[begin Supplied passage]

Yep. Also part of it is that while Single Payer would be consistutional based on case law, that doesn't necessarily mean that 1) it wouldn't still be challenged in court (just means the government would have a better chance against it) and 2) doesn't mean it would be good to do (that's an argument for a different thread). I think the Dem's may've figured that the constitutional barriers to this law had a better chance to be defeated then the various legislative barriers to single payer
 
Yep. Also part of it is that while Single Payer would be consistutional based on case law, that doesn't necessarily mean that 1) it wouldn't still be challenged in court (just means the government would have a better chance against it) and 2) doesn't mean it would be good to do (that's an argument for a different thread). I think the Dem's may've figured that the constitutional barriers to this law had a better chance to be defeated then the various legislative barriers to single payer
you attribute far too much prescience to the dem legislators
 
I think the Dem's may've figured that the constitutional barriers to this law had a better chance to be defeated then the various legislative barriers to single payer

The "constitutional barriers" to this law weren't even on anyone's radar screen until after it had already been passed. They were widely seen as very radical views of the Constitution that had very little chance of even being heard, let alone accepted, by the Supreme Court.

[end Supplied passage]
[begin Data]

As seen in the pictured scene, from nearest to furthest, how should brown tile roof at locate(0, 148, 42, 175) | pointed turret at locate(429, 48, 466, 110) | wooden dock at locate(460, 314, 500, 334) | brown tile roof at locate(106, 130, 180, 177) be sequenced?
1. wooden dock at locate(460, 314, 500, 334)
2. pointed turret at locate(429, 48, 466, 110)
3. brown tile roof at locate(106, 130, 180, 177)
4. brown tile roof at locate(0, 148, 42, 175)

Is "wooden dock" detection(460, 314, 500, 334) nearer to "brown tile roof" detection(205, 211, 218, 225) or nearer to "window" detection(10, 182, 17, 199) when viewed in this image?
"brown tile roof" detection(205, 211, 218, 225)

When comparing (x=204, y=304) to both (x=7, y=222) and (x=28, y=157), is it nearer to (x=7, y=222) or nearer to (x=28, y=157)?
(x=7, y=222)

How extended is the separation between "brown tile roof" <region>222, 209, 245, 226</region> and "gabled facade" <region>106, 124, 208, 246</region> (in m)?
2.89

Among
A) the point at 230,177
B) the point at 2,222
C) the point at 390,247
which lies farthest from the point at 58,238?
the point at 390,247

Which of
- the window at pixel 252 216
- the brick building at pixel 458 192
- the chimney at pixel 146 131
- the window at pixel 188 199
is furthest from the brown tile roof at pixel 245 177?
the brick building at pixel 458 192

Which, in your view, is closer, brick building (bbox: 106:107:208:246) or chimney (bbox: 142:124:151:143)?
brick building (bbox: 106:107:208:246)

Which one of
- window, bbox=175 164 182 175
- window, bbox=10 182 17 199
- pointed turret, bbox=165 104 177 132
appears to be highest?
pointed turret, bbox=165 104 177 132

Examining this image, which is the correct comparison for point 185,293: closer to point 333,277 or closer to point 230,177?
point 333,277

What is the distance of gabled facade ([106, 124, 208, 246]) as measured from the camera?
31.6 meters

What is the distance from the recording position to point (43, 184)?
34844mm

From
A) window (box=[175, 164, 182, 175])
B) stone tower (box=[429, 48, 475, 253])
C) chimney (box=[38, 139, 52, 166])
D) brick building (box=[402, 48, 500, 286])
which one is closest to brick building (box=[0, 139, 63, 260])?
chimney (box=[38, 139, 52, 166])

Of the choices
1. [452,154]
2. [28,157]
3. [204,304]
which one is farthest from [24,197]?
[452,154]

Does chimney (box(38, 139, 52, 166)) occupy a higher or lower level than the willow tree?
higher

[end Data]

*Task description*:
Answer these about the single-payer discussion:
1. Based on the first post, what two things does single payer being constitutional under case law not necessarily mean?
2. What does the reply say is attributed far too much to the dem legislators?
3. According to the final post, when did the "constitutional barriers" to the law come onto anyone's radar screen?

*Complete output*:
1. That it wouldn't still be challenged in court, and that it would be good to do.
2. Prescience.
3. Not until after the law had already been passed.